En cette rentrée, on retrouve étrangement les mêmes têtes, les mêmes titres, comme ailleurs les gommes ont une odeur retrouvée et les récrés résonnent des mêmes cris. Ça rassure tout le monde. Le lecteur, l’éditeur, le libraire. On sait qui mettre en pile, qui acheter, qui élire meilleur élève début novembre pour le tableau d’excellence.

Et dans la cour, car l’écrivain qui veut réussir se doit de fréquenter davantage la cour que la classe, on distingue cet étrange phénomène de bandes et d’âmes errantes portant leur solitude comme une marque de leur originalité.

Bandes d’ambianceurs qui se serrent les coudes et brandissent avec négligence leurs devoirs de vacances comme un passe-temps qui les dépasse. Ils y parlent de l’époque, de la nuit, de la drogue et des femmes. Tous copains de virées, jeunes, riches, intelligents et désœuvrés. Frédéric Beigbeder, Simon Liberati, comme en d’autres saisons Floriant Zeller.

Sous d’autres platanes, on croise les transfuges qui gagneront la première place en changeant discrètement d’éditeur. Cette année ce sera Marie NDiaye qui quitte Minuit pour Gallimard.

Plus loin, ces élèves doués dont la rigueur métronomique nous gratifie d’un roman de cent pages en septembre de chaque année. Première des ventes encore une fois, Amélie et son « Voyage d’hiver », son meilleur roman depuis cinq ans, dit-on un peu partout dans la cour. C’est qu’ils ont, ces écrivains de la cour des grands, un étrange don d’ubiquité qui leur permet de faire parler d’eux, ici et ailleurs en même temps, sur France 2, France 5 et Canal Plus dans la même soirée.

Quant aux petits qui se sont frayé une place dans cette cour-là, on les remarque tout de suite. Véronique Ovaldé qui réussit cette année à se mettre au premier rang sans avoir à pousser des coudes.
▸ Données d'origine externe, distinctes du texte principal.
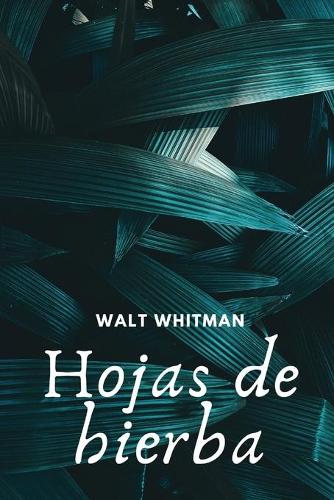 Hojas de hierba: Obra Clásica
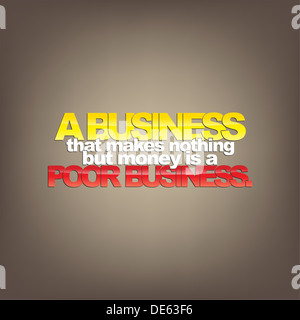 A business that makes nothing but money is a poor business. Motivational background Stock Photo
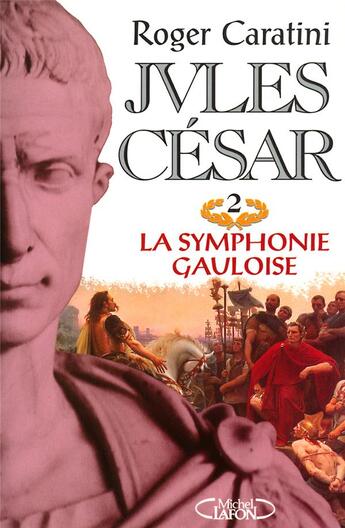 Couverture du livre « Jules César - tome 2 La symphonie gauloise » de Roger Caratini aux éditions Michel Lafon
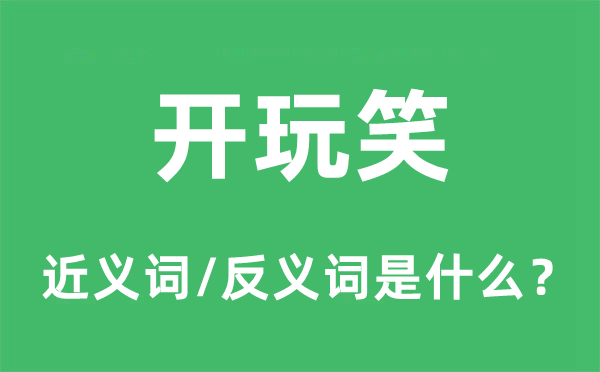 开玩笑的近义词和反义词是什么,开玩笑是什么意思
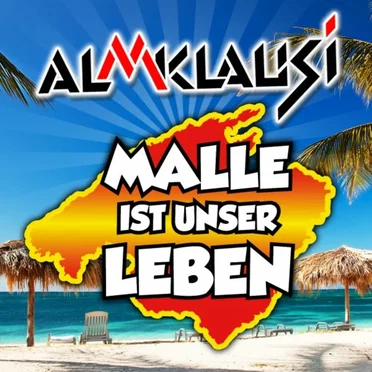 Malle ist unser Leben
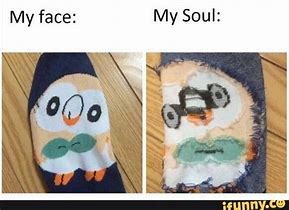 Image result for My Face My Soul Meme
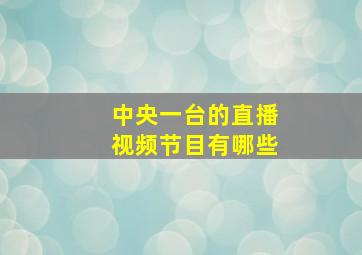 中央一台的直播视频节目有哪些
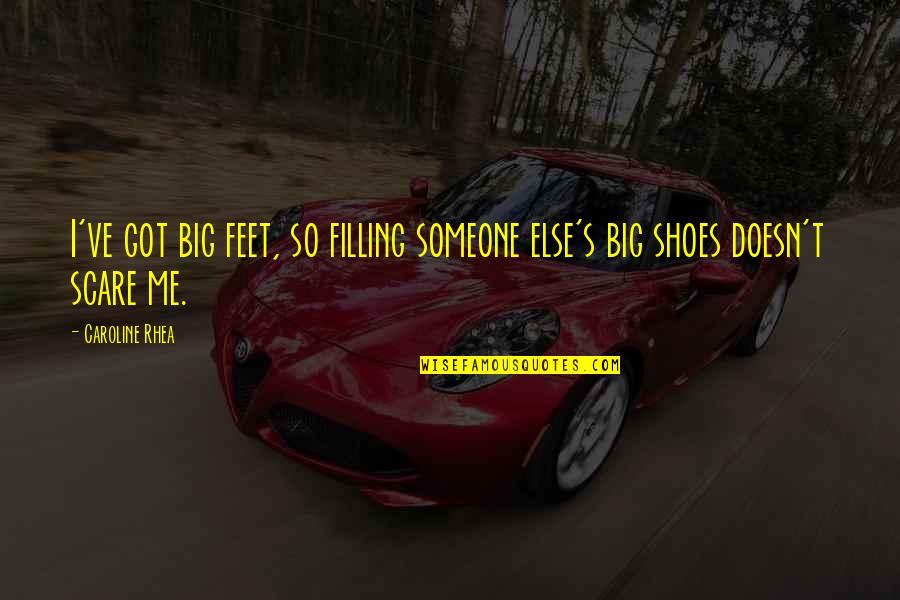 Filling Shoes Quotes By Caroline Rhea: I've got big feet, so filling someone else's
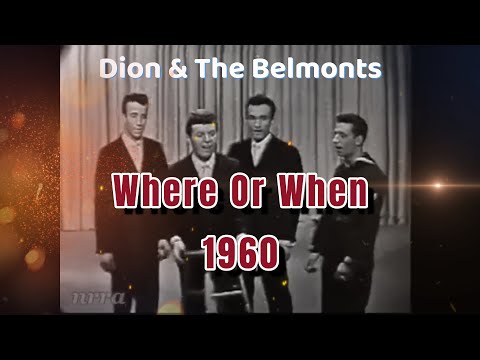 Dion & The Belmonts Dazzle on Live TV! “Where or When” – 1960 Beechnut Show Performance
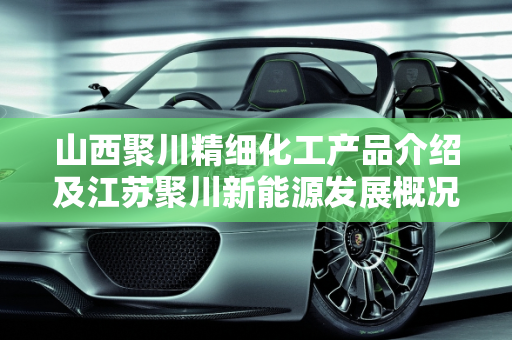 山西聚川精细化工产品介绍及江苏聚川新能源发展概况,山西聚川精细化工产品介绍,江苏聚川新能源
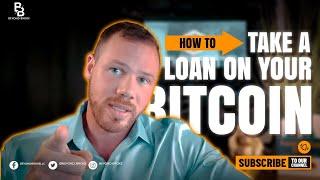 How to Take a Loan on Your #Bitcoin: Unlock Your Cryptocurrency Value! #BTC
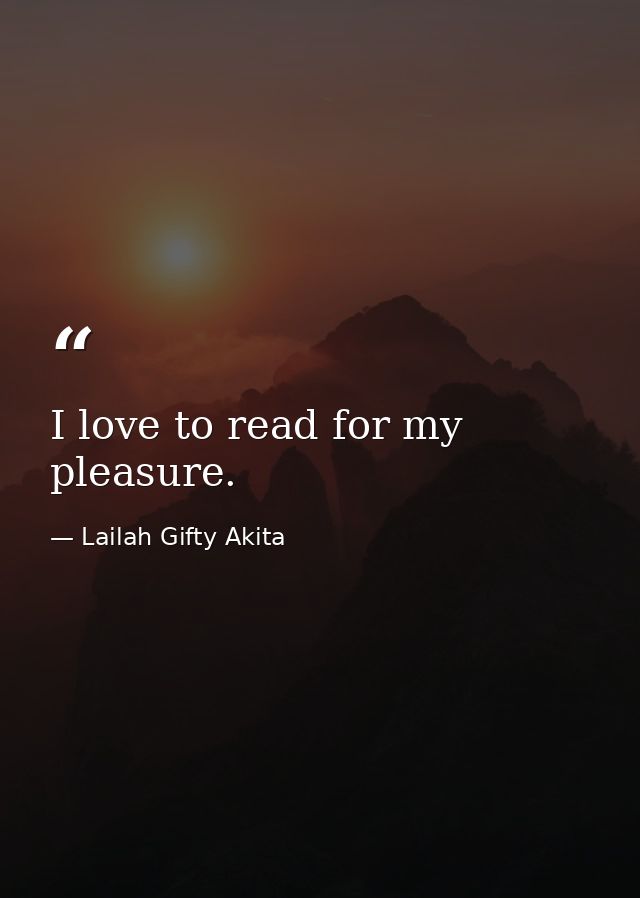 I love to read for my pleasure. — Lailah Gifty Akita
Jean-Michel Guenassia, premier roman, dont le « club des incorrigibles optimistes » a déjà fait le tour de l’école parce qu’il ne parle ni de drogue chez les riches, ni de guerre en Irak, ni de suicides dans le Nord de la France par temps pluvieux.

Il y a bien sûr tous les autres – près de six cents -, studieux, ombres qui passent, un stylo à la main et l’espoir au fond du cœur.

C’est finalement curieux cette façon toute française de faire de la littérature, avec ses devoirs et ses bons élèves toujours prêts à parader en une cour automnale, galvanisés par la note, le hochet, le paraître.

Septembre demeure septembre, avec ses habitudes recouvrées, ses étés indiens et ses entêtements sans importance.